> _Provided passage_:
One of the leaders behind this historic day was Kavita Dogra. Kavita has devoted her career to fighting the good fight through founding We Talk Women and co-chairing the Women’s March on Washington: Toronto march committee. We Talk Women is an organization dedicated to providing a platform where citizens can engage in conversation to help break the silence that surrounds women’s rights injustices. To say Kavita is a women’s rights advocate is an understatement – she’s a bona fide powerhouse who is changing the world and amplifying the voices and lived experiences of women and girls who are not being heard.

As we prepare for National Women’s Equality Day on August 26th, we talked to Kavita about what equality means to her, what keeps her inspired and how she got 60,000 people to rise and conquer.

ACE: Tell us about your experiences growing up as a woman near New Delhi. How does it compare to your experiences as a woman in Canada?

Kavita Dogra: “I was a little girl when I lived in India, and I spent my formative years there. Like most children, I focused on playing in the park, school, my family and my friends, but I was exposed to poverty and inequality. I didn’t have the capacity at that age to truly understand or question what I was seeing – and it impacted me in ways that I only recognized as an adult. In some ways, Canada is very different and in other ways, it really isn’t. Sexism, poverty, inequality, violence against women are all things that exist here they just aren’t as in your face as they may be in India. I’m inspired by feminist work and activists in India as well as in Canada. And although their tactics and their specific issues may be different, the dream of equality unites us all.”

ACE: Tell us about We Talk Women. What motivated you to start this organization?

Transcribed page contents
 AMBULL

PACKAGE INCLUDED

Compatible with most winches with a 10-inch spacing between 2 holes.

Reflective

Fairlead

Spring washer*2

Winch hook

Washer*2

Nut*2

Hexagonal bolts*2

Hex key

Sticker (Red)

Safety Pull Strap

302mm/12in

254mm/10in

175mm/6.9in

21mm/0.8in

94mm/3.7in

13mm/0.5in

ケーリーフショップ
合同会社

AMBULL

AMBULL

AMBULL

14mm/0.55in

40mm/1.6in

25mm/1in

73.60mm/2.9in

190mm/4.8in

> _Assigned task A_: According to the Kavita Dogra interview, which organization did she found?
> _Assigned task B_: Rewrite the part of the Kavita Dogra interview that begins at the words "One of the leaders" and stops after "rise and conquer.", changing "powerhouse" to "force".

> _Exercise response A_: We Talk Women

> _Exercise response B_:
One of the leaders behind this historic day was Kavita Dogra. Kavita has devoted her career to fighting the good fight through founding We Talk Women and co-chairing the Women’s March on Washington: Toronto march committee. We Talk Women is an organization dedicated to providing a platform where citizens can engage in conversation to help break the silence that surrounds women’s rights injustices. To say Kavita is a women’s rights advocate is an understatement – she’s a bona fide force who is changing the world and amplifying the voices and lived experiences of women and girls who are not being heard.

As we prepare for National Women’s Equality Day on August 26th, we talked to Kavita about what equality means to her, what keeps her inspired and how she got 60,000 people to rise and conquer.